This past July 3, there was an unprecedented reenactment in the actual streets of Gettysburg. It depicted the June 26, 1863 Confederate entrance into the town, several days before the big battle. Here, the scavenged for food, supplies, delicacies, (and yes, even shoes). Gen. Jubal Early, who Lee referred as "my bad old man," wanted "1,200 pounds of sugar, 600 pounds of coffee, 60 barrels of flour, 1,000 pounds of salt, 7,000 pounds of bacon, 10 barrels of whiskey, 10 barrels of onions, 1,000 pairs of shoes and 500 hats - or, $5,000 in cash." I attended this event with my good friends, Stan O'Donnell and his wife. There were over 1,000 Confederate reenactors in this event. The above photo shows infantrymen lined up in front of the Adams County Court House, making their demands known to the townspeople. The thing I like about these photos is that there are no modern intrusions for the most part. It's like you're really there.

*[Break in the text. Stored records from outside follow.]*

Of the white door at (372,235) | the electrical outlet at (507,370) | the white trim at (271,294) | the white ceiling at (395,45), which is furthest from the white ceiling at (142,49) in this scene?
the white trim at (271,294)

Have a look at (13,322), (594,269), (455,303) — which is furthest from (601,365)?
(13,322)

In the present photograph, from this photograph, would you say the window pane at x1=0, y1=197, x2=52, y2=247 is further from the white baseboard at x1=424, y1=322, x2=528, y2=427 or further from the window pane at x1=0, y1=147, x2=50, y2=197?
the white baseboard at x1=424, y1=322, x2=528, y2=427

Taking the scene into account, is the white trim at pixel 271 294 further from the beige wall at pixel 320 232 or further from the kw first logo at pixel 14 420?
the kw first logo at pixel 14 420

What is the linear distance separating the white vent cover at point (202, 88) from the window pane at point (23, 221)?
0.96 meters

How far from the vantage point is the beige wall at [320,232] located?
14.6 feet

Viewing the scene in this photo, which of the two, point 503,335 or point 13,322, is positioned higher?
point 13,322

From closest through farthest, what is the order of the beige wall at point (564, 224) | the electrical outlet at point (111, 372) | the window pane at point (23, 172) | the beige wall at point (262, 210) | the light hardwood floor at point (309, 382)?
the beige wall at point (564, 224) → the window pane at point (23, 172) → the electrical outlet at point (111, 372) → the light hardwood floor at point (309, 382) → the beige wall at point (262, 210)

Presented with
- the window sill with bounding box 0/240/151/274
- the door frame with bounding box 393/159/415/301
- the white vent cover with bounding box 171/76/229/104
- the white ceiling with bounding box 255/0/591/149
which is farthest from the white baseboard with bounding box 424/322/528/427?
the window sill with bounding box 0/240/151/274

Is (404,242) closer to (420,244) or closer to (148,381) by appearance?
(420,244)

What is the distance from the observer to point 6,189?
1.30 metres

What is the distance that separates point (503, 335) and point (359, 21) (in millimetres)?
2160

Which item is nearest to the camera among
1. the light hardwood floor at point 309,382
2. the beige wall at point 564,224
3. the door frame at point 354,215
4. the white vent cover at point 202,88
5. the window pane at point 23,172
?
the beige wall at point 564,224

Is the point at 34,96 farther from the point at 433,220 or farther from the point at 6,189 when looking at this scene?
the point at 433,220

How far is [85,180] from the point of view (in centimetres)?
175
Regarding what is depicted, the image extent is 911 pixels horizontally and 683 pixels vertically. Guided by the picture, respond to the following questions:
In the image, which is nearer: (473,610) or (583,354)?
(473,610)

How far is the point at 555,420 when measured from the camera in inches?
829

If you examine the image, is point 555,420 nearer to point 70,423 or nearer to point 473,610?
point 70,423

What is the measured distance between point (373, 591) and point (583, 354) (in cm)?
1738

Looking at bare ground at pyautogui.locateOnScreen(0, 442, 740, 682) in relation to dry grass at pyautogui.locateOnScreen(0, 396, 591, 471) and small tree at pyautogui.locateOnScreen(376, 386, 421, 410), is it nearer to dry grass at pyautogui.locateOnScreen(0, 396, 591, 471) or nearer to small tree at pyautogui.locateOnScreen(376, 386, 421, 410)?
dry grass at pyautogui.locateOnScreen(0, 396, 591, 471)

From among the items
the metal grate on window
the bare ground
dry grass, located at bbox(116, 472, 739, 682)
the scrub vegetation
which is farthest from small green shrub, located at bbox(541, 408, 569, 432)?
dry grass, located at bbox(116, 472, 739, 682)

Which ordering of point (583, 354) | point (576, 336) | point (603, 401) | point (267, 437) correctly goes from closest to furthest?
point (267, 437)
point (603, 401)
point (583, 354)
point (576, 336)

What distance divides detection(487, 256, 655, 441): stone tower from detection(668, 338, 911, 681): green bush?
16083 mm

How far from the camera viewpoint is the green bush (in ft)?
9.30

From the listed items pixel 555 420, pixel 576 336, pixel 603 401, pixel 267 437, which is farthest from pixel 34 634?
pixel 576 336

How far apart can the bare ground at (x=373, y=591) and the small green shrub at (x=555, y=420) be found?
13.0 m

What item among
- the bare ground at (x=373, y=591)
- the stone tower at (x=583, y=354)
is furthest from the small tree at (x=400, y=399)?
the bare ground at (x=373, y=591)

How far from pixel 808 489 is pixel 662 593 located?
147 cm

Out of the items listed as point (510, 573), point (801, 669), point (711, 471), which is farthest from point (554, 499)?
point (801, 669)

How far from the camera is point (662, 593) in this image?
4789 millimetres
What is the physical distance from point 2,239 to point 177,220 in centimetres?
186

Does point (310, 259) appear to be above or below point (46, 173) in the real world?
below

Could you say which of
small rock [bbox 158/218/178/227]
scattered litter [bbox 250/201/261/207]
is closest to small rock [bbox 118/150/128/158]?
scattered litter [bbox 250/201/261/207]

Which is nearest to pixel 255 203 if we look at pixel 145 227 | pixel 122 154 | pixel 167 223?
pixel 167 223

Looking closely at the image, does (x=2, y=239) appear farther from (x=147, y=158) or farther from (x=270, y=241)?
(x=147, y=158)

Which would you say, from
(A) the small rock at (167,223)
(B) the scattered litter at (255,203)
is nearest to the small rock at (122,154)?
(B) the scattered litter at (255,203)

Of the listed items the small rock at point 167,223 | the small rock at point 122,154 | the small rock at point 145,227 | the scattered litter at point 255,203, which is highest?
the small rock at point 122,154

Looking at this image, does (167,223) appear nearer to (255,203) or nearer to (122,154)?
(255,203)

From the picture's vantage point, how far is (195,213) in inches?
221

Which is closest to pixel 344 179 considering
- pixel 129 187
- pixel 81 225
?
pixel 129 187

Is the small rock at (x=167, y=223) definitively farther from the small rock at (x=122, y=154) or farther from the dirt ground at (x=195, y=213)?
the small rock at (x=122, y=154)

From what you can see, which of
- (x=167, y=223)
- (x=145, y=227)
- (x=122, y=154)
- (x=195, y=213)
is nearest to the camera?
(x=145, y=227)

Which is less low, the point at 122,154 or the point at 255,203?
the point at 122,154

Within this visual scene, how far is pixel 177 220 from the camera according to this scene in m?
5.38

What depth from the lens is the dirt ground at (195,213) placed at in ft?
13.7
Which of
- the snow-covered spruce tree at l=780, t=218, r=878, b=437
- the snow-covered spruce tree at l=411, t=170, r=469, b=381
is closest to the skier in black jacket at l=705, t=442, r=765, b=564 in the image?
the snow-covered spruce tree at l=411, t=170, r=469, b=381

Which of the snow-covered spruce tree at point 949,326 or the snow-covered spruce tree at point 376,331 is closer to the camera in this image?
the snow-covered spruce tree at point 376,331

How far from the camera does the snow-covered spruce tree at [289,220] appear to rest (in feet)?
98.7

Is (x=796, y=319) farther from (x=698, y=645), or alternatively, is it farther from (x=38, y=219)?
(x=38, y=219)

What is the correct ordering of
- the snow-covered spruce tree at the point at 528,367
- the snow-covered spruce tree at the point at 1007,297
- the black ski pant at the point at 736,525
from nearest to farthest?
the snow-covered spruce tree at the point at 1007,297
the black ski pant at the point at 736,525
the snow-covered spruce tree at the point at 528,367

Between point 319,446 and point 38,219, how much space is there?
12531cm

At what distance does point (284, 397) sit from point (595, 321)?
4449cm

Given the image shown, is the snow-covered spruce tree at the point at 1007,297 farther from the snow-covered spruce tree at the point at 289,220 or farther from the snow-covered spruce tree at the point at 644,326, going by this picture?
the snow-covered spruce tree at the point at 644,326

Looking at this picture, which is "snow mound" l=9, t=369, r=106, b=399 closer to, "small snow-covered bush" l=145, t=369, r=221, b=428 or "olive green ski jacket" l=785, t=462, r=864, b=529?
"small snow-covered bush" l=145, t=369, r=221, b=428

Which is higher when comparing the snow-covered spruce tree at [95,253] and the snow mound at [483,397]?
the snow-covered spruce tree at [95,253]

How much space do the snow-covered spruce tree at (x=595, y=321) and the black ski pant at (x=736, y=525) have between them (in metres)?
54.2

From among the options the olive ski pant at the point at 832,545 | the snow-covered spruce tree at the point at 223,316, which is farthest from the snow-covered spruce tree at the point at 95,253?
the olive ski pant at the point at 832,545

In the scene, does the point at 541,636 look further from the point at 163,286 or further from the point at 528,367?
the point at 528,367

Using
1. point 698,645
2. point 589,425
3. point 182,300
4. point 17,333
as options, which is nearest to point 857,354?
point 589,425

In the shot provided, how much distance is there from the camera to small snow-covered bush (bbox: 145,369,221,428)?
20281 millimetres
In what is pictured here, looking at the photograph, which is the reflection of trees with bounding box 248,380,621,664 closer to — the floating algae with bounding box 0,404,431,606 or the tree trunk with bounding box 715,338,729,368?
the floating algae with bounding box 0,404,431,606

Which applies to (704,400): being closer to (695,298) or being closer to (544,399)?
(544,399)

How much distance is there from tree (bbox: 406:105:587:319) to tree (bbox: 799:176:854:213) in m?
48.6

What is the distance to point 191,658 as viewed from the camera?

The town elders await the demands of the invaders. This event was kind of unique because the modern mayor of Gettysburg portrayed the mayor of 1863 and the modern sheriff portrayed John Burns, a one time constable of the town. (However, I'm pretty sure the real John Burn was not present at such an event.) In response to the rebel demands, one said "We will open our shops and ask our citizens to give what they can."
It looks like Robert E. Lee was here too, although Lee was nowhere near Gettysburg on June 26. Oh well, I suppose some events need a major character to star in them. Or perhaps this gentleman was portraying Jubal Early? Looks like John Brown Gordon beside him, which would make sense. The building in the background is the Fahnestock Building on Baltimore Street, an observation point for Union General Oliver Otis Howard on July 1, 1863 and site of the U.S. Christian Commission in the battle's aftermath.